GluA1 Phosphorylation at Ser-845 Inhibits Thr-840 Phosphorylation
Given the inhibitory influence Thr-840 phosphorylation exerts over GluA1 phosphorylation at Ser-845, we next asked whether Ser-845 phosphorylation can similarly regulate Thr-840 phosphorylation. We first investigated this question by examining whether increasing GluA1 Ser-845 phosphorylation could inhibit the rapid re-phosphorylation of Thr-840 that occurs after high-K+-induced dephosphorylation. For these experiments we used a protocol similar to that shown in Fig. 1B where hippocampal slices from the same animal were either untreated or exposed to a 5-min application of high-K+ ACSF and collected either immediately after depolarization or at different times after high-K+ ACSF washout (15 and 35 min). In control experiments ACSF containing 0.1% DMSO was applied during the first 10 min of high-K+ washout, and as expected, GluA1 Thr-840 phosphorylation returned to basal levels seen in untreated control slices within 15 min post-depolarization (Fig. 7, A and B). In contrast, application of ACSF containing 50 μm FSK during the first 10 min of high-K+ washout increased Ser-845 phosphorylation and significantly inhibited Thr-840 re-phosphorylation (Fig. 7, A and B).

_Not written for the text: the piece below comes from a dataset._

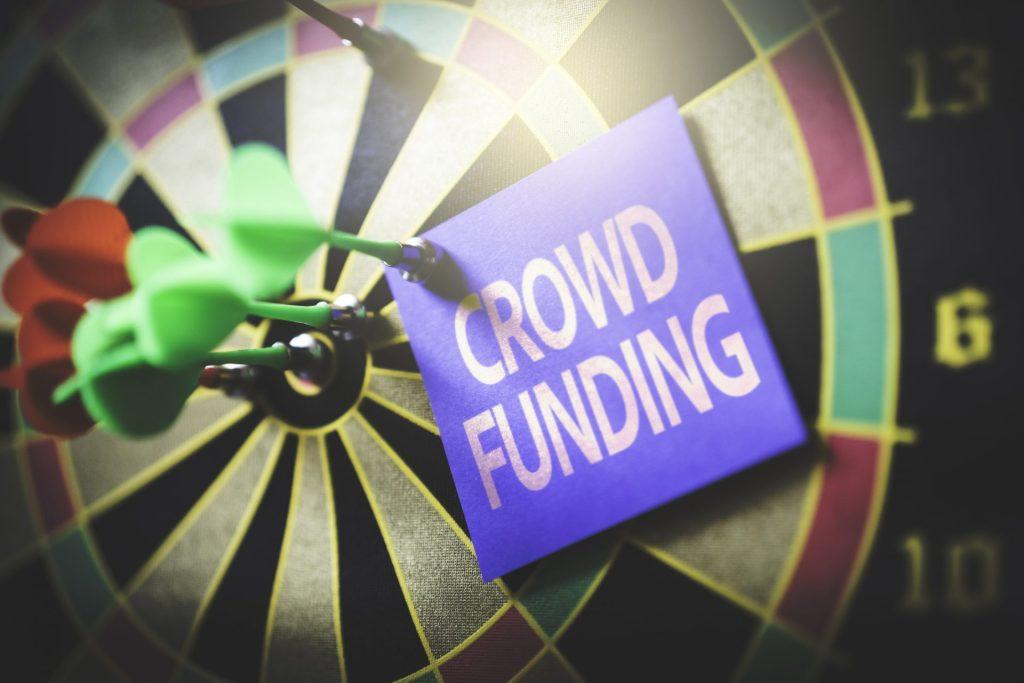 financiamento coletivo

As a more direct test of the ability of Ser-845 phosphorylation to inhibit GluA1 phosphorylation at Thr-840, we next examined the ability of purified protein kinases to phosphorylate Thr-840 on either WT or Ser-845 phosphomimetic (S845D) C-terminal GluA1-GST fusion proteins. Consistent with the notion that Ser-845 phosphorylation can inhibit GluA1 phosphorylation at Thr-840, mimicking phosphorylation at Ser-845 strongly inhibited PKC phosphorylation of Thr-840 (Fig. 8A). Substitution of an aspartate for Ser-845 only slightly reduced the ability of Thr-840-phosphorylated peptides to block the ability of the phospho-Thr-840 antibody to recognize Thr-840-phosphorylated GluA1 (Fig. 8C). Thus, it seems unlikely that the pronounced decrease in PKC phosphorylation of GluA1(S845D)-GST fusion protein reflects a disruption of the phospho-Thr-840 antibody to recognize Thr-840 phosphorylation in the GluA1-S845D fusion protein. Indeed, substitution of an aspartate for Ser-845 had no effect on CaMKII phosphorylation of Thr-840 (Fig. 8, A and B). In addition to providing evidence for bidirectional, inhibitory interactions between Thr-840 and Ser-845, these results suggest that Ser-845 phosphorylation may act as a conditional switch that determines the upstream signaling pathways regulating Thr-840 phosphorylation. In addition, mimicking phosphorylation at Ser-845 had no effect on PKC and CaMKII phosphorylation of GluA1 at Ser-831 (n = 4 for both kinases, data not shown). This indicates that the ability of Ser-845 phosphorylation to inhibit phosphorylation of other sites in the C terminus of GluA1 is spatially restricted to nearby phosphorylation sites.
DISCUSSION
Although neuronal depolarization induces a Ca2+-dependent dephosphorylation of AMPAR GluA1 subunits at both Thr-840 and Ser-845, our results indicate that distinct Ca2+-dependent signaling pathways regulate GluA1 phosphorylation at these sites. The highly specific role for NMDAR-mediated increases in Ca2+ in Ser-845 dephosphorylation and activation of VGCCs in triggering GluA1 Thr-840 dephosphorylation is particularly interesting and may provide a mechanism for producing distinct patterns of GluA1 phosphorylation in response to different patterns of neuronal activity. For example, although activation of NMDARs and VGCCs during coincident pre- and postsynaptic activity could trigger GluA1 dephosphorylation at both Ser-845 and Thr-840, postsynaptic activity alone will selectively dephosphorylate GluA1 at Thr-840. The pattern of Thr-840 and Ser-845 phosphorylation could thus provide a mechanism for encoding information about the recent history of pre- and/or postsynaptic activity within the C terminus of GluA1 subunits. Future experiments comparing the effects of dual Thr-840/Ser-845 phosphorylation versus monophosphorylation at either site on AMPAR function and trafficking could provide important information regarding how this potential “phospho-code” might be used to modulate excitatory synaptic transmission. In this context it is interesting that although Ser-845 dephosphorylation is required for LTD (22), experimental manipulations that induce a persistent decrease in Ser-845 phosphorylation and a transient decrease in Thr-840 phosphorylation (high-K+ ACSF, NMDA application in normal ACSF) have no lasting effect on synaptic strength. This suggests that although Ser-845 dephosphorylation may be necessary for LTD, it is not sufficient. Interestingly, a recent study found that the conductance of AMPAR ion channels is enhanced by Thr-840 phosphorylation (28), and we find that LTD induced by pharmacological activation of NMDA receptors is associated with a persistent decrease in GluA1 phosphorylation at Thr-840 (Fig. 1). Together these results suggest that Thr-840 dephosphorylation may contribute to the weakening of synaptic strength in LTD.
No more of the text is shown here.